We have an orthonormalsystem in $L^2(0, 2\pi)$: $\{e^{ikx} : k \in \mathbb{Z}\}$. Now I want to show that it's also an orthonormalbasis.
I thought the easiest way to do that would be to show that for every $v \in L^2(0, 2\pi)$ with $(v,\phi_k) = 0, \phi_k(x) = e^{ikx}$ for all $k \in \mathbb{Z}$, $v(x) = 0$ for all $x$. But I'm stuck showing that if $\int_0^{2\pi} v(x)e^{ikx} dx = 0$ for all $k \in \mathbb{Z}$, then $v=0$.
How do I proceed? Is there an easier way?
This must be a duplicate... A trigonometric polynomial is a linear combination of those exponentials. One of the theorems in the book, if not one of the definitions, shows that you only need to show that the trigonometric polynomials are dense in $L^2(-\pi,\pi)$. The notation $||.||_2$ will refer to that space:
Say $f\in L^2$ and $\epsilon>0$. Somewhere else in the book it shows that there is a function $g\in C([-\pi,\pi])$ with $||f-g||_2<\epsilon$. It's easy to modify $g$ to obtain a $2\pi$-periodic continuous function $h$ with $||g-h||_2<\epsilon$. Now Weierstrass says there is a trigonometric polynomial $P$ with $|h(t)-P(t)|<\epsilon$ for all $t$, hence $||h-P||_2\le\sqrt{2\pi}\epsilon$. Put it all together and the triangle inequality shows that $$||f-P||_2\le(1+1+\sqrt{2\pi})\epsilon.$$
Suppose $\int_{0}^{2\pi}f(x)e^{-i\lambda x}dx$ is $0$ for $n=0,\pm 1,\pm 2,\cdots$. Define a function $$ F(\lambda)=\frac{1}{1-e^{-2\pi i\lambda}}\int_{0}^{2\pi}f(x)e^{-i\lambda x}dx. $$ This function has removable singularities at $\lambda=0,\pm 1,\pm 2,\ldots$ because the integral vanishes for such $\lambda$. So $F$ extends to an entire function of $\lambda$. We show that $F$ must be identically $0$ by first showing that $F$ is uniformly bounded on $\mathbb{C}$, applying Liouville's Theorem to conclude that $F$ is a constant, and then taking a limit to show the constant is $0$.
Let $C_{N}$ be the positively oriented simple closed contour which is the boundary of the square centered at $0$ of width $2N+1$. I'll leave it to you to work out the details of how there is a constant $M$ independent of $N > 0$ such that $$ \left|\frac{e^{-i\lambda x}}{e^{-2\pi i\lambda}-1}\right| \le M, \;\;\; 0 \le x \le 2\pi,\;\; \lambda \in C_{N}. $$ Then, for any $\lambda' \in \mathbb{C}$, there is $N'$ such that $\lambda'$ is inside $C_N$ for $N\ge N'$, and $$ F(\lambda') = \frac{1}{2\pi}\oint_{C_{N}}\frac{F(\lambda)}{\lambda-\lambda'}d\lambda,\;\;\; N \ge N'. $$ Using the uniform boundedness of $F$ on all $C_{N}$, you can take a limit of the above as $N\rightarrow \infty$ in order to show that $F$ is uniformly bounded everywhere in the plane.

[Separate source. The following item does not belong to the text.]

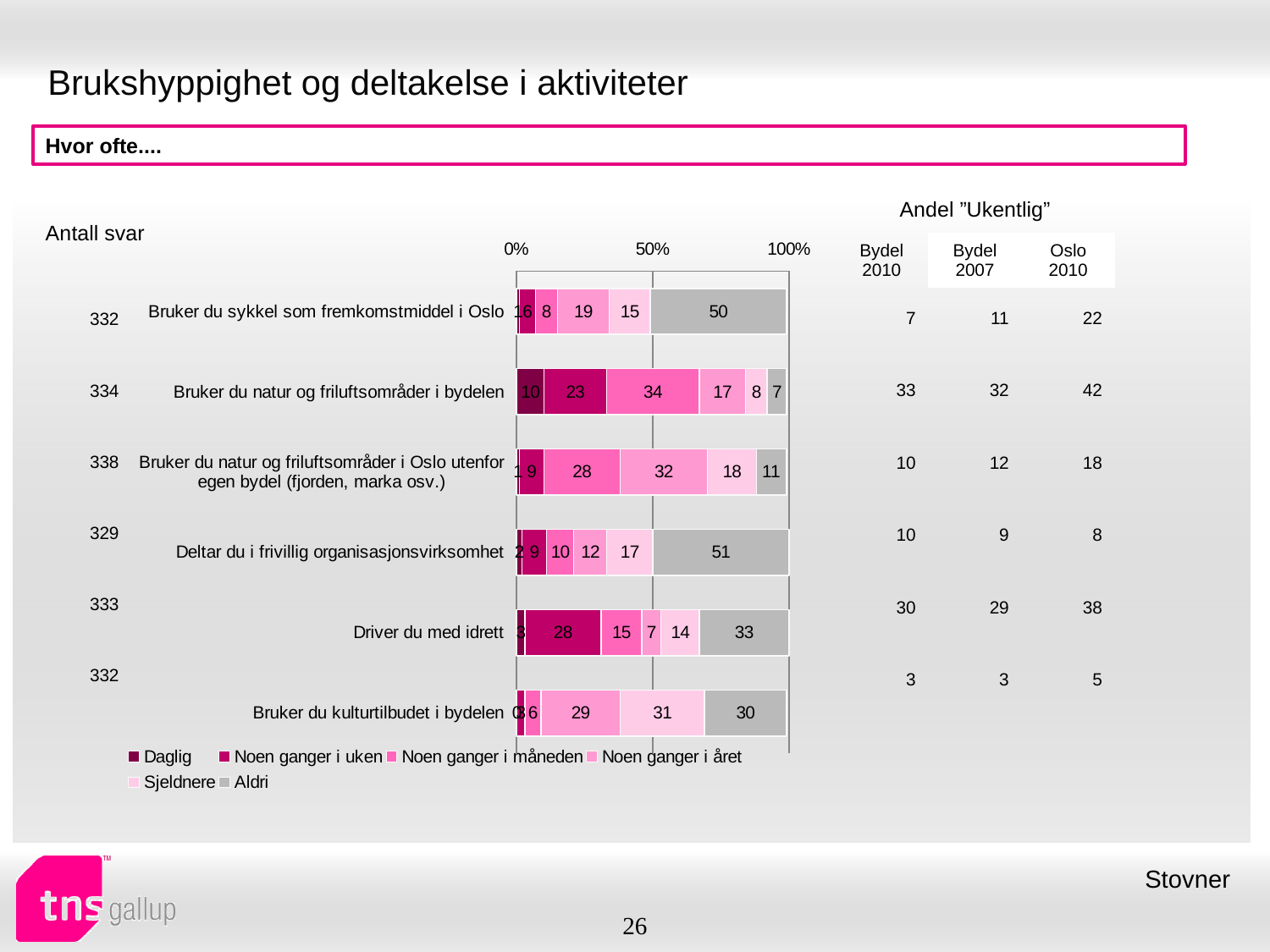
What is the 'Noen ganger i året' value for 'Bruker du natur og friluftsområder i Oslo utenfor egen bydel (fjorden, marka osv.)'? 32 What kind of chart is shown on the slide? Stacked bar chart What is the 'Noen ganger i måneden' value for 'Bruker du natur og friluftsområder i bydelen'? 34 What is the 'Aldri' value for 'Bruker du kulturtilbudet i bydelen'? 30 Which has the larger 'Noen ganger i uken' value: 'Driver du med idrett' or 'Bruker du natur og friluftsområder i bydelen'? Driver du med idrett How many activity categories are plotted in the chart? 6 What is the first entry in the chart legend? Daglig What is the 'Aldri' value for 'Bruker du sykkel som fremkomstmiddel i Oslo'? 50 How many series does the chart legend list? 6 What is the 'Aldri' value for 'Deltar du i frivillig organisasjonsvirksomhet'? 51 Which category has the highest 'Aldri' value? Deltar du i frivillig organisasjonsvirksomhet What is the difference between the 'Aldri' value for 'Bruker du sykkel som fremkomstmiddel i Oslo' and the 'Aldri' value for 'Driver du med idrett'? 17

Hence $F$ is a constant by Liouville's theorem. Therefore, there is a constant $C$ such that $$ \int_{0}^{2\pi}f(x)e^{-i\lambda x}dx = C(1-e^{-2\pi i\lambda}), \;\;\; \lambda \in \mathbb{C}. $$ Set $\lambda = -ir$ and let $r\rightarrow\infty$ to determine the constant: $$ \lim_{r\rightarrow\infty}\int_{0}^{2\pi}f(x)e^{-rx}dx = \lim_{r\rightarrow\infty}C(1-e^{-2\pi rx}) \\ 0 = C. $$ Therefore, $$ \int_{0}^{2\pi}f(x)e^{-i\lambda x}dx = 0,\;\;\;\lambda\in\mathbb{C}. $$ That means you can take all orders of derivatives at $\lambda=0$ and also get $0$: $$ 0= \left.\frac{d^{n}}{d\lambda^{n}}\int_{0}^{2\pi}f(x)e^{-i\lambda x}dx\right|_{\lambda = 0} = (-i)^{n}\int_{0}^{2\pi}f(x)x^{n}dx. $$ So $f$ must be $0$ a.e. because the polynomials are dense in $L^{2}$.